> [Excerpt to read]
New features for estimating observed and predicted distributions (other than KDE)

yentyu commented 3 years ago

@eecsu @smattis We would like to add different options for how the observed and predicted distributions are estimated (i.e., with Bayesian GMM) when calculating R in the data-consistent framework. In order to accomplish this in a fashion which allows for future development, I've come up with an outline of how these features can be added to the code in a smooth and consistent way. @eecsu and I just wanted to start a discussion to make sure the general approach seems reasonable and we aren't overlooking anything that might break things or cause big problems with the package.

Here's the general idea. Currently, the discretization object points to 3 different sample_set_base objects: an input (or initial), a output (or predicted), and an observed. We want to use these objects to save the estimated pdfs for observed and predicted to their respective sample_set_base object using the _prob_type and _prob_parameters and then call the base object's evaluate_pdf method when computing R. This has some nice benefits:

It makes it easier to expand the different options for estimating pdfs by adding new _prob_type to the base object
It cuts down on repeated computations for situations when you want to do a batch of inversions with the same predicted but different observed distributions (because the predicted distribution is only computed once)

> [Exercise objective] Please resume the thread on estimating observed and predicted distributions, starting right after its last line. The material after this has nothing to do with the thread on estimating distributions.

> [Data section]
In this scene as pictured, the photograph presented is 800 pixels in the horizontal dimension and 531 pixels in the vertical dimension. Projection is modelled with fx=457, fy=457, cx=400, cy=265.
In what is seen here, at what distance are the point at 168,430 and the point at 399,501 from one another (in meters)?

> [Exercise response]
Here is the specific outline of the changes this would involve:

Step 1: Update sample_set_base object

change Need to fix the evaluate_pdf function for KDEs so that it can evaluate multidimensional KDE pdfs (instead of relying on the evaluation of a set of marignals)
reason The scipy.stats.gaussian_kde objects will need to be saved as the _prob_parameters of the base object and the _prob_type as "kde". For the mixture modeling (Bayesian or otherwise), we just need to save the output parameters from the sklearn.mixture, i.e. the means, covariances, weights (in this order) as the _prob_parameters with _prob_type as "gmm".

Step 2: Create generate_densities function

new Create a function with discretization object as input and options for computing either the observed or predicted distribution (or both) as well as the TYPE of pdf. Options will include:
- "kde" - scipy stats gaussian kernel density estimate
- "gmm" - sklearn gaussian mixture model
- "bgm" - sklearn bayesian gaussian mixture model (including Dirichlet process)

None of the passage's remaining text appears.